[Task to complete]: Go through the entries below and pick out every line with "frames".

[Material supplied]:

══════════════════════════════

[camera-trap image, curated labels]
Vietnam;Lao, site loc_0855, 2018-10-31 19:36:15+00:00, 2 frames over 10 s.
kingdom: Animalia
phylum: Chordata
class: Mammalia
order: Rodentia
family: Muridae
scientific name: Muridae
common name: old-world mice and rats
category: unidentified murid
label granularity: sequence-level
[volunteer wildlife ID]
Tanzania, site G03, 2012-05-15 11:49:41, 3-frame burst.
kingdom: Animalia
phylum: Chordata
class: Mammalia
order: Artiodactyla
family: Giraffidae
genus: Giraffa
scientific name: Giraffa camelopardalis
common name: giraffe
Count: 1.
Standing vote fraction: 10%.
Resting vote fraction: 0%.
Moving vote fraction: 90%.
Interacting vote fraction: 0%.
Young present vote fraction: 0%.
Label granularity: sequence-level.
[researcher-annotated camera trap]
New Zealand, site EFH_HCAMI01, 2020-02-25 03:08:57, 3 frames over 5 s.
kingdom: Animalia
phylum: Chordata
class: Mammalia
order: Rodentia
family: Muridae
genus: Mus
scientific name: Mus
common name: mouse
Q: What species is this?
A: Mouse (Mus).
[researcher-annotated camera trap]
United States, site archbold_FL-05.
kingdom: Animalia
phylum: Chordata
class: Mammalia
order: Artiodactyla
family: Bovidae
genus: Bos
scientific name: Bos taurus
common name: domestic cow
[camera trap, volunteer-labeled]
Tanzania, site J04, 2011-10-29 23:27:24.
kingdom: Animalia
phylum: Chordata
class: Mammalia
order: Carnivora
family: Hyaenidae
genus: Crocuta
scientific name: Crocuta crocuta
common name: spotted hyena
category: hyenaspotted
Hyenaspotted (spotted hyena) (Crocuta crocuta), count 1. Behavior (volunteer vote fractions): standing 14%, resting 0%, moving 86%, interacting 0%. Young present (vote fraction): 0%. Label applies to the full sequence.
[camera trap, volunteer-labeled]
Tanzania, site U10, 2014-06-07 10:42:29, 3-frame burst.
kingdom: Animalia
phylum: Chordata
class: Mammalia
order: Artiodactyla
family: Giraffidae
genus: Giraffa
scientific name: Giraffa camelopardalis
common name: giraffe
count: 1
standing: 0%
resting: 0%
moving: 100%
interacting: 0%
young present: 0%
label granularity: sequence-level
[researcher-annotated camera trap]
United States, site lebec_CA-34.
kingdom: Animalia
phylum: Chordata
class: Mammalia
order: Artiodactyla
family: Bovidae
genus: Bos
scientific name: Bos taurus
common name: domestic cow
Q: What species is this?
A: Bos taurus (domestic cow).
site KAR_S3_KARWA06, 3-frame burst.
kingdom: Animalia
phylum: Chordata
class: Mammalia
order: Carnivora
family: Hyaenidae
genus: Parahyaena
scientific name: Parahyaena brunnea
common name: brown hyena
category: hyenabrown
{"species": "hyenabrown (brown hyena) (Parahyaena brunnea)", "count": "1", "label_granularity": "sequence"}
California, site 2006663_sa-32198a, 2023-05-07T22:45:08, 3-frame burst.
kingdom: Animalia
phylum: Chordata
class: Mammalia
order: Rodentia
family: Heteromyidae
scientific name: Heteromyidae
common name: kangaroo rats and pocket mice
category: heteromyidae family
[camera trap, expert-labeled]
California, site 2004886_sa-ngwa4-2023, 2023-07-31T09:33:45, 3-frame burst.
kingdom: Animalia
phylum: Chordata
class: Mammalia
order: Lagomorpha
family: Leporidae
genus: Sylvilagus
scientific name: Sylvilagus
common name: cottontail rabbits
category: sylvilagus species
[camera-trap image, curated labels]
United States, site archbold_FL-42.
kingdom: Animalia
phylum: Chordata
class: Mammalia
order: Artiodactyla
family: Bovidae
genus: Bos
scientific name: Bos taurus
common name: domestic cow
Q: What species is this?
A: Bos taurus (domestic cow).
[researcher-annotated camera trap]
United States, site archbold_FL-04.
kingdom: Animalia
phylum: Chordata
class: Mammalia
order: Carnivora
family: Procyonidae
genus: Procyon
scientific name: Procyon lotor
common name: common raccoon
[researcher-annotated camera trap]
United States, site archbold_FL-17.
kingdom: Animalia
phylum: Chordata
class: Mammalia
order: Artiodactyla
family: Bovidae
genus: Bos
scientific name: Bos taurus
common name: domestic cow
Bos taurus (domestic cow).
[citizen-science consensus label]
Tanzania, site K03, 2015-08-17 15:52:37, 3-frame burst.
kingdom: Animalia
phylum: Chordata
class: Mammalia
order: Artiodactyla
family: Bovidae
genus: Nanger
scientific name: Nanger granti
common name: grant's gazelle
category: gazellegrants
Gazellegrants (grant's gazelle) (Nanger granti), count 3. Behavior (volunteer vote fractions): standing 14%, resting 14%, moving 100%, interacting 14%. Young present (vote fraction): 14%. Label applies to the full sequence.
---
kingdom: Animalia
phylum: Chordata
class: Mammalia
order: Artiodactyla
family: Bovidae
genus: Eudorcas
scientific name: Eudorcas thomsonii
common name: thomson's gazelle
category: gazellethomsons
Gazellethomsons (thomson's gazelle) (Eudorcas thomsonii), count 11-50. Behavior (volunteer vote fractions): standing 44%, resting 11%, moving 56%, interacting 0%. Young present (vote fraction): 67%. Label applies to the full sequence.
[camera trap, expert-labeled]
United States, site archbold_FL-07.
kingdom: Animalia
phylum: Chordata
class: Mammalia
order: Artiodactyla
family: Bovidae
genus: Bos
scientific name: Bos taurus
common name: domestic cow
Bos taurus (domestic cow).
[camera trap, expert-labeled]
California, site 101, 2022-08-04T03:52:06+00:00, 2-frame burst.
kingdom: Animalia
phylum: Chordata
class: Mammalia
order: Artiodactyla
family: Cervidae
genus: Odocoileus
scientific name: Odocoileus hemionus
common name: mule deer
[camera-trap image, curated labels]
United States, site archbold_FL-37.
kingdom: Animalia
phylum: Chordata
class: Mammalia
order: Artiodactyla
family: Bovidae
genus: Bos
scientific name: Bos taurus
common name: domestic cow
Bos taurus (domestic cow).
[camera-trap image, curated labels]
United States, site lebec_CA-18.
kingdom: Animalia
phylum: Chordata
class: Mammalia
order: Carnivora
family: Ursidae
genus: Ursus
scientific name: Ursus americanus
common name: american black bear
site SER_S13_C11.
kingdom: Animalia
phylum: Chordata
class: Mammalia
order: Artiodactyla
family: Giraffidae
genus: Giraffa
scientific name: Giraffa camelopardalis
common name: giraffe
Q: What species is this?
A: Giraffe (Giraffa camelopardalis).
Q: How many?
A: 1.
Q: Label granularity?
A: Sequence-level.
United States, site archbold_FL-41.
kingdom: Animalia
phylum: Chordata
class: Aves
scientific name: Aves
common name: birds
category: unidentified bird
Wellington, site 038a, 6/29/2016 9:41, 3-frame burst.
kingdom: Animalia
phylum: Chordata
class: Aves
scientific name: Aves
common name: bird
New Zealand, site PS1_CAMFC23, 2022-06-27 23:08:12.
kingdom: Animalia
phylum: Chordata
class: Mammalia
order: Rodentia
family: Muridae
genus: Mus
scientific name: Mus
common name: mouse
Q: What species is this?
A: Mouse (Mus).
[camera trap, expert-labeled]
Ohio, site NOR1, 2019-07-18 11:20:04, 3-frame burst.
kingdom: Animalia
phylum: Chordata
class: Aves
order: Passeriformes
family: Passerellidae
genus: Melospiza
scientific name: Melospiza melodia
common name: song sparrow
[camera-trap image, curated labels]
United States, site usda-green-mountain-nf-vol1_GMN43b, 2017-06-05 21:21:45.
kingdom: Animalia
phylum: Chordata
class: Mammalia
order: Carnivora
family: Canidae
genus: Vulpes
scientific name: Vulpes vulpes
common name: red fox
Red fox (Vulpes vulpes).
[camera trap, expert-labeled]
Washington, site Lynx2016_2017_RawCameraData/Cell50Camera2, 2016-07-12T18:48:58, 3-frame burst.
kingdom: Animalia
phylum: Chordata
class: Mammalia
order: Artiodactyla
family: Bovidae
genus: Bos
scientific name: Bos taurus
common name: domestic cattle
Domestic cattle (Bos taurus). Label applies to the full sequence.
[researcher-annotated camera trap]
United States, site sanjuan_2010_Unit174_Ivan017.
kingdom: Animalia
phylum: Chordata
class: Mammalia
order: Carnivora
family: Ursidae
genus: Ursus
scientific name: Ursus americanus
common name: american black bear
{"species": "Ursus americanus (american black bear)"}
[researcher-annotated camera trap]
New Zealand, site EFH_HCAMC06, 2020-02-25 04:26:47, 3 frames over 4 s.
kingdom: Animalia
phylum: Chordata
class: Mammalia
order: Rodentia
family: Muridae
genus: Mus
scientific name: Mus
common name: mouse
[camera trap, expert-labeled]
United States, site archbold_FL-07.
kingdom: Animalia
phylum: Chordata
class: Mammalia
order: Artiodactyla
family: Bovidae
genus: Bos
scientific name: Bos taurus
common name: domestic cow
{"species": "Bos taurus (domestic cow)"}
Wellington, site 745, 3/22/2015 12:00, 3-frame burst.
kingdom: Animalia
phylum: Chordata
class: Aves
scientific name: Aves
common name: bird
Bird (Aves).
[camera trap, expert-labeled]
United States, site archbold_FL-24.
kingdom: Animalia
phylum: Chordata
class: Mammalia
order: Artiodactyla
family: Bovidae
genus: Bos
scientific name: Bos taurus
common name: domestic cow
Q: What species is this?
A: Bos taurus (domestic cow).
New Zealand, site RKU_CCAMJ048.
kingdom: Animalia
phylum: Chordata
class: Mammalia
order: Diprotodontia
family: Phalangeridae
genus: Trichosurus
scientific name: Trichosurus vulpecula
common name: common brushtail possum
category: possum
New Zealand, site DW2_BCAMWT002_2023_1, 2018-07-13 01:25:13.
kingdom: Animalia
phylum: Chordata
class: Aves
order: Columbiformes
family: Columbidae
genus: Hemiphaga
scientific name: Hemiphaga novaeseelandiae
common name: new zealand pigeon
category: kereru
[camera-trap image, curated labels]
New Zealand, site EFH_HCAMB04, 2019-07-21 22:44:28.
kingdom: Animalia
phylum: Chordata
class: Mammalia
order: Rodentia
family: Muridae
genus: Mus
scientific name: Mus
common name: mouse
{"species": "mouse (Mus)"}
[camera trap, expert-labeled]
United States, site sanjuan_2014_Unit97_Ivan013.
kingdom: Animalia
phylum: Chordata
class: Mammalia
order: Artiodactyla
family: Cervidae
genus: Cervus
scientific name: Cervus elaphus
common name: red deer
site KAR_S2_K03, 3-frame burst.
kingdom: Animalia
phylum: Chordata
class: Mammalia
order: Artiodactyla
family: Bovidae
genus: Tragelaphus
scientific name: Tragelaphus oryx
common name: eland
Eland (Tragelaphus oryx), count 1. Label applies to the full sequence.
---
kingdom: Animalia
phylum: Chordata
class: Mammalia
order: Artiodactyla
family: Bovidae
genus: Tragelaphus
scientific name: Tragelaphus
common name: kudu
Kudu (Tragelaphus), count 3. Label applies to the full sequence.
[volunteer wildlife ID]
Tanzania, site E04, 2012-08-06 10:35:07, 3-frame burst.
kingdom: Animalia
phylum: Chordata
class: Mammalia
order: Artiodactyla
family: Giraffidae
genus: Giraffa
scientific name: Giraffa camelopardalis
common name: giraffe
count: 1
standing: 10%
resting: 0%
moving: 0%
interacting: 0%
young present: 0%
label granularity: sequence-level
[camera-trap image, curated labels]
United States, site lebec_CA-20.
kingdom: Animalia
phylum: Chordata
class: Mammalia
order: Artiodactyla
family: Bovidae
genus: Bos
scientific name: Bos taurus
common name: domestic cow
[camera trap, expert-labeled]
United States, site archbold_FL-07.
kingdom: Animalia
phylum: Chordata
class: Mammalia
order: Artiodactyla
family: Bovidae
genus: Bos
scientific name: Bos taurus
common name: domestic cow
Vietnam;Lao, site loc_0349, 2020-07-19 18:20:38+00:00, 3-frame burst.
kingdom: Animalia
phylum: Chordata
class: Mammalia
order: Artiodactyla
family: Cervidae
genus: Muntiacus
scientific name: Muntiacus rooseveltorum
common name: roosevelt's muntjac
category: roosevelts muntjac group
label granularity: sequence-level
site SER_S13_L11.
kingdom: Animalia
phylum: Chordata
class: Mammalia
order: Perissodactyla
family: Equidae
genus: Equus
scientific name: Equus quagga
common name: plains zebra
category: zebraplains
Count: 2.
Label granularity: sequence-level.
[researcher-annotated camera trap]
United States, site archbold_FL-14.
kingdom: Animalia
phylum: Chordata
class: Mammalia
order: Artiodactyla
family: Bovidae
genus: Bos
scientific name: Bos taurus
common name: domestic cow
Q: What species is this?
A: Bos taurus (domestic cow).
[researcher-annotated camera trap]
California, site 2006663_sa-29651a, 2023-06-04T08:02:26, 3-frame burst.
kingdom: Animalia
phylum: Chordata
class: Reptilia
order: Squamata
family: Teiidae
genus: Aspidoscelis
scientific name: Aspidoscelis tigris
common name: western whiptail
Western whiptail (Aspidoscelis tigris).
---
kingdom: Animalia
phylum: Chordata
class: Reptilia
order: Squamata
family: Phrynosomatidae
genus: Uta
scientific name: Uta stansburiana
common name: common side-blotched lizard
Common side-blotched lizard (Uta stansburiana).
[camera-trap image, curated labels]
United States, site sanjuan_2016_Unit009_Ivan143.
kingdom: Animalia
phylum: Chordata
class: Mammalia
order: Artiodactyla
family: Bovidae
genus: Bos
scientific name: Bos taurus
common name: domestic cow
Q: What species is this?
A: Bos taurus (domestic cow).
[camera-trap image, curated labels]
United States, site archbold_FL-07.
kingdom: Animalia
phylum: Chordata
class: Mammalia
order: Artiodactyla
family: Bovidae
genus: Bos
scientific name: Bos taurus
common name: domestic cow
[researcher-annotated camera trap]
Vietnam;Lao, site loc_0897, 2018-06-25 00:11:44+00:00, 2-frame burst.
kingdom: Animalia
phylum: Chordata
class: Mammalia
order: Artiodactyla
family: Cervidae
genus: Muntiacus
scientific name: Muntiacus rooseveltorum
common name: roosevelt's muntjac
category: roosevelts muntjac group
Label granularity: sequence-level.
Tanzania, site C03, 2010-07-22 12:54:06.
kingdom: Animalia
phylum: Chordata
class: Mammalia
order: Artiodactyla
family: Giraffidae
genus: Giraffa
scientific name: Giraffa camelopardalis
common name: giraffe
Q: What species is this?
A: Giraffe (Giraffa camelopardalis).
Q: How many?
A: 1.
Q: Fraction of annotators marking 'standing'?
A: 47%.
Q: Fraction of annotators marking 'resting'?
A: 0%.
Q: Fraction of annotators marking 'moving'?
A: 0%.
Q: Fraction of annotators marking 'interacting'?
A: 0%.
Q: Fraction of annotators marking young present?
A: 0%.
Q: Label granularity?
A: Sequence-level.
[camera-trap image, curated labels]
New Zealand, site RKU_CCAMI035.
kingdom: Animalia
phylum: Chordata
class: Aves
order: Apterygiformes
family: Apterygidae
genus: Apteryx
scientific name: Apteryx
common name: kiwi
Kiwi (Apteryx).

══════════════════════════════

[Task solution]:
Vietnam;Lao, site loc_0855, 2018-10-31 19:36:15+00:00, 2 frames over 10 s.
New Zealand, site EFH_HCAMI01, 2020-02-25 03:08:57, 3 frames over 5 s.
New Zealand, site EFH_HCAMC06, 2020-02-25 04:26:47, 3 frames over 4 s.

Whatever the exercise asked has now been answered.